━━ Study text ━━

For many sporting clays shooters, sharing the sport with others is even more rewarding than climbing the ranks of the top shooters. For others, it’s rewarding to share the skills and discipline learned while becoming a champion competitor. Whether you just want to share information and techniques with your shooting companions, teach shooters in a formal setting or club, or make a career of developing future champions, the National Sporting Clays Association’s Instructor Certification program offers the path to pursue your goal.
At the Level I program, our goal is to provide beginning instructors with the knowledge and ability to teach the fundamentals. They should be able to instruct a shooter on such basics as setting up foot and body position for proper balance; setting up hand and shotgun position to move with the target; how to use the eyes to acquire a target; understanding why a target was missed; and why all this is important.
The Level I course will prepare instructors to work with beginning shooters or any who need to improve their fundamental skills.
The Level II program is where instructors move up from teaching to becoming a coach.

━━━
━━ Raw data ━━

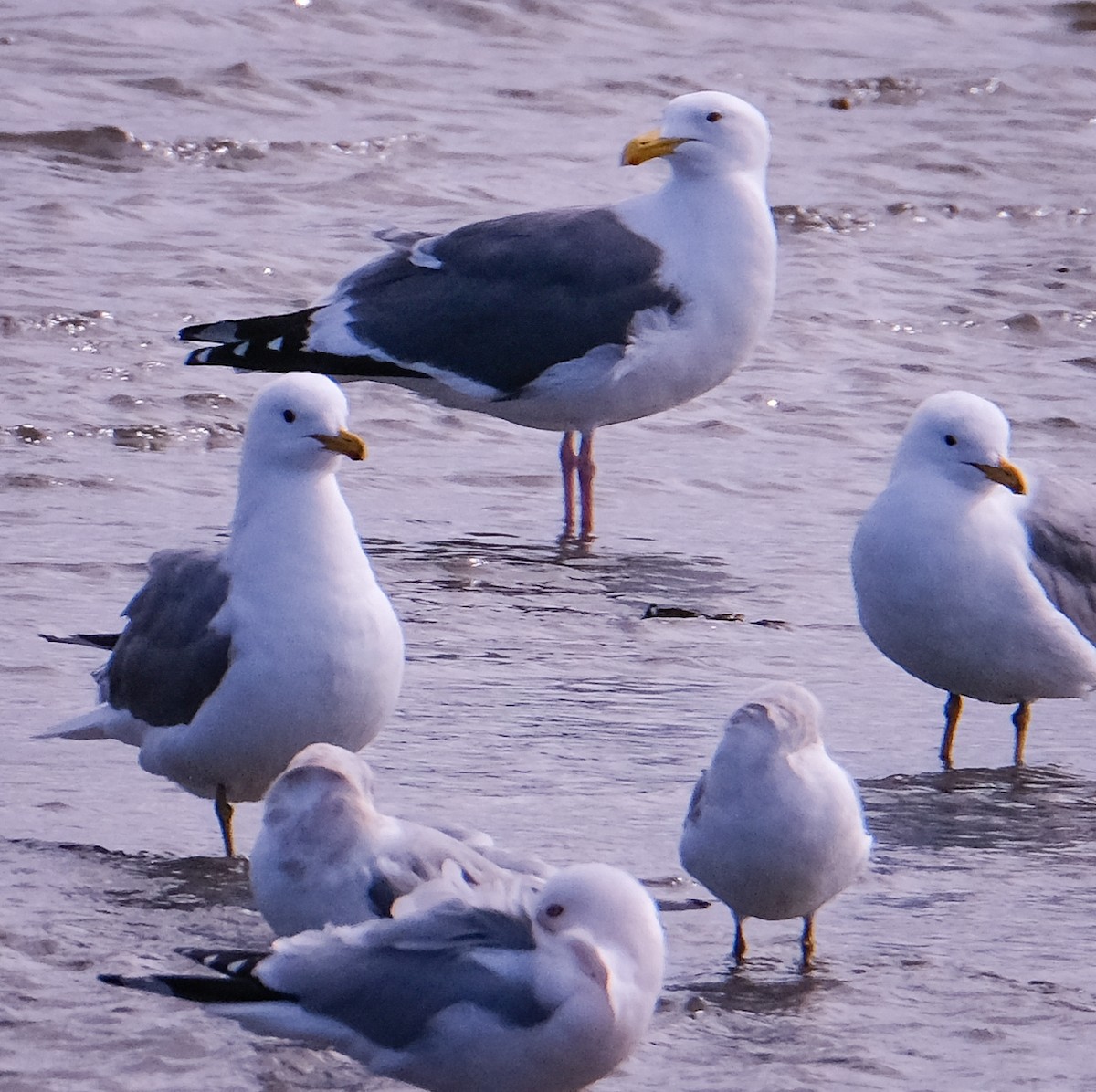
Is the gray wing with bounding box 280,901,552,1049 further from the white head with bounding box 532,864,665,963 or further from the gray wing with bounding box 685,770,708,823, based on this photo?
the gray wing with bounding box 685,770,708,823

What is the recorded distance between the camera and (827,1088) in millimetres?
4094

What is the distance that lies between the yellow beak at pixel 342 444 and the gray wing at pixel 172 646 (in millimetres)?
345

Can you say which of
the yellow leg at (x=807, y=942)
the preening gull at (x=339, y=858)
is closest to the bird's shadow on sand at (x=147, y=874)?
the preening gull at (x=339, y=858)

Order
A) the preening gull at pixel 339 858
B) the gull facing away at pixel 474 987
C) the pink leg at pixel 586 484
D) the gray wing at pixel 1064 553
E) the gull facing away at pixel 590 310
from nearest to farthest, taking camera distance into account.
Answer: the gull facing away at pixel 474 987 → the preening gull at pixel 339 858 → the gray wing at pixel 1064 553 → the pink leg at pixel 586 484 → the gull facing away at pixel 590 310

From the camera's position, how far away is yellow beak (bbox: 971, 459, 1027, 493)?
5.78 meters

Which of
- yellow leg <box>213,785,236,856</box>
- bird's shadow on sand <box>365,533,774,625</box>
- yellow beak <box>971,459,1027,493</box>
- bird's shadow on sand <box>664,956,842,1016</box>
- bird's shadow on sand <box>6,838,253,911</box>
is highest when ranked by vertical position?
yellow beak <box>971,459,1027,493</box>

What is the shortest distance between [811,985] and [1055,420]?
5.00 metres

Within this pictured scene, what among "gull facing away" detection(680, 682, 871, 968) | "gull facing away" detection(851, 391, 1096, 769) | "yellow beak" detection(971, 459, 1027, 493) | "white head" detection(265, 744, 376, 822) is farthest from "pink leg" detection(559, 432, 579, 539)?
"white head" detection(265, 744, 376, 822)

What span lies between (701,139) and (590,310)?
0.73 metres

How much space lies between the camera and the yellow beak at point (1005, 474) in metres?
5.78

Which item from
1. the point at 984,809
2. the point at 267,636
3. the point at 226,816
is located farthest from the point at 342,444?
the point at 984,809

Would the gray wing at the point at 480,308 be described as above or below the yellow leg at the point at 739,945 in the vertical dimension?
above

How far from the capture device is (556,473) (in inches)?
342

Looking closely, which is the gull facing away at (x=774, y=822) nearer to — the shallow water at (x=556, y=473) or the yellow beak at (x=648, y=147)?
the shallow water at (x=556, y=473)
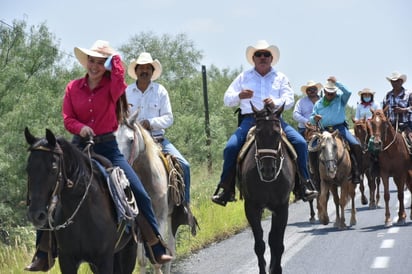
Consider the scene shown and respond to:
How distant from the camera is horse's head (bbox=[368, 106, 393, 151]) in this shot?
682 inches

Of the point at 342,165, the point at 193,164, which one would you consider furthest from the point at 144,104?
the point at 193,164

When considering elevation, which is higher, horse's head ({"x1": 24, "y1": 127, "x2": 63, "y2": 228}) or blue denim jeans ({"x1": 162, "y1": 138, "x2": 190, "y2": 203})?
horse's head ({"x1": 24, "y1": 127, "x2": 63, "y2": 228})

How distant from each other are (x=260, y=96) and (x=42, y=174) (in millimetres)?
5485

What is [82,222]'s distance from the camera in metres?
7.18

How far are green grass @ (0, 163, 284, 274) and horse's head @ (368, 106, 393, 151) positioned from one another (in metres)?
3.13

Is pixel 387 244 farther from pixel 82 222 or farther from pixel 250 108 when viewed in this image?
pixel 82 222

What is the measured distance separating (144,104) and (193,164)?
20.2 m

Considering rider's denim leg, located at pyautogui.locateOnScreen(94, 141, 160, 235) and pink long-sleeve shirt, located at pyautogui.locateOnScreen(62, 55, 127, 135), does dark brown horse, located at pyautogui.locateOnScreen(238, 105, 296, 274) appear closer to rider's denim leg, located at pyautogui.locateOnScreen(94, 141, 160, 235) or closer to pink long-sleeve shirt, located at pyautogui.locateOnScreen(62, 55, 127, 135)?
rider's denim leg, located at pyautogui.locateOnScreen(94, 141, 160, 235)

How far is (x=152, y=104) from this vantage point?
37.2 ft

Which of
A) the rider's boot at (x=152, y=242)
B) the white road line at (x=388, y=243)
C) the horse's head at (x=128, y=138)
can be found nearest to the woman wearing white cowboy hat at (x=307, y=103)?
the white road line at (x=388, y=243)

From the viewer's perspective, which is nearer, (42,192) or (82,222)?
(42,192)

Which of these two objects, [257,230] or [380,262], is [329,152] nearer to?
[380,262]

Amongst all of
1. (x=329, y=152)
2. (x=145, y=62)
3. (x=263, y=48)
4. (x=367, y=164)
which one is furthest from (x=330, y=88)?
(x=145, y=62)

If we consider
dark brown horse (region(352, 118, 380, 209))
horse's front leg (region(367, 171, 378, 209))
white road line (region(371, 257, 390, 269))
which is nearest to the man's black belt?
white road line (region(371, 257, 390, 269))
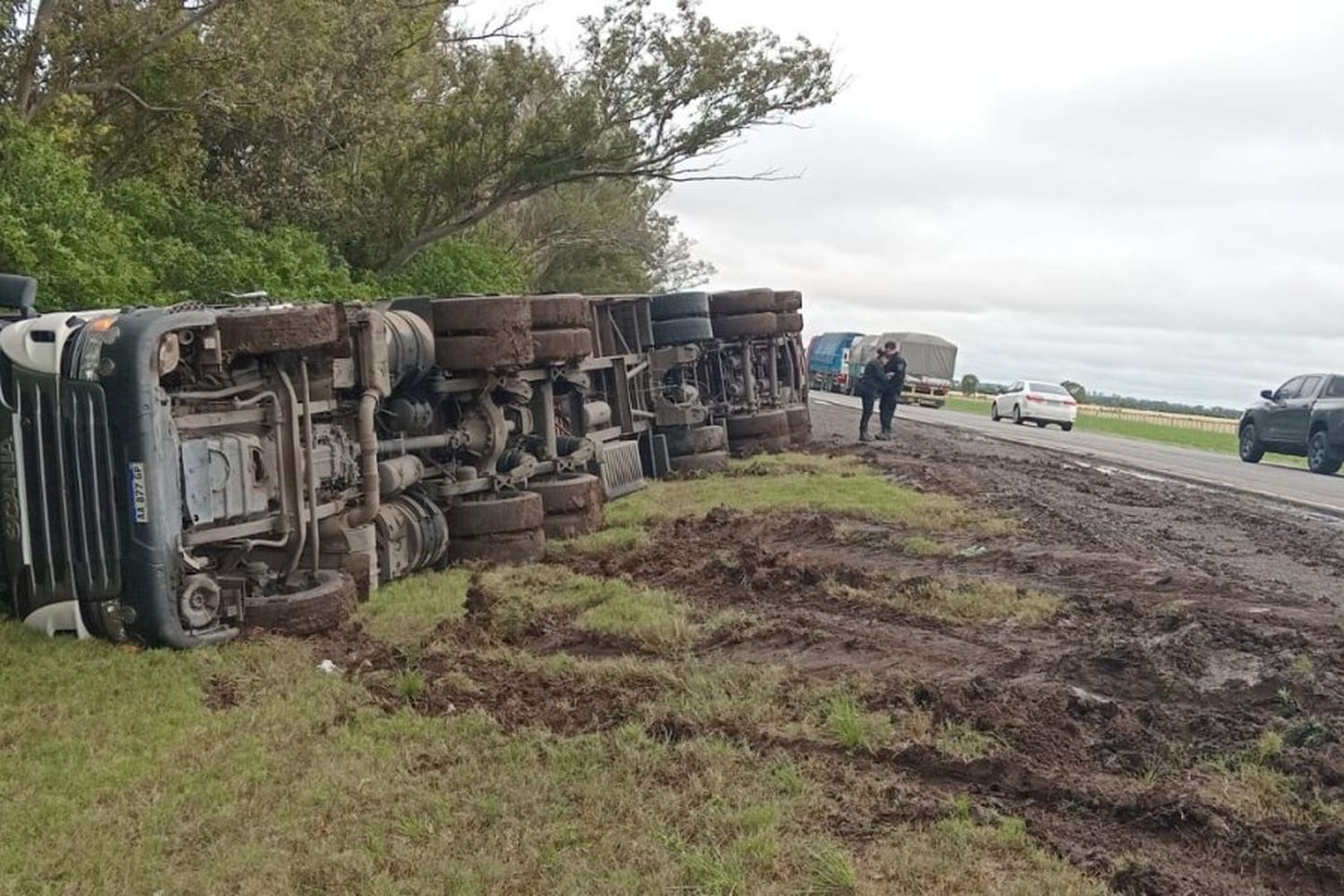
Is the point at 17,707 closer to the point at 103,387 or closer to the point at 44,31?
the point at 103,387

━━━

- Tasks to carry out
A: From the sporting clays instructor text, extract the passage between "The Level I course" and "becoming a coach.", inclusive.
B: Extend the passage on sporting clays instructor certification, picking up after its final sentence.
The records have nothing to do with this work.

- Answer section
A:
The Level I course will prepare instructors to work with beginning shooters or any who need to improve their fundamental skills.
The Level II program is where instructors move up from teaching to becoming a coach.

B:
This is where we begin to work on the mental game, where perception and reality are different. The instructor has to get on the same page as the shooters to help them overcome their problems. Positive reinforcement, helping them learn what to do and when to do it, and rehearsing those actions both physically and mentally are the skills that we learn to develop as Level II instructors.
We want our instructors to be able to provide progressive training and help their students visualize breaking targets so we can empower the subconscious and make the right things happen.
- Level II Course Criteria
- Level II Agenda Certification Program
- Level II Instructor Manual
- Level II Application
At Level III certification, instructors will have their teaching skills fine-tuned to the highest degree of professionalism.
At this level, you will not only have the ability to coach form and technique, but you will also get a good grasp of the mental game and will be able to quickly and effectively identify and correct problems. Advanced stage shooters are not looking for someone who wants to change their shooting technique; they are looking for someone who can get their confidence back. At this level, the instructor has to be more patient with the shooter and be able to effectively communicate the minor tweaks and techniques that will improve their game.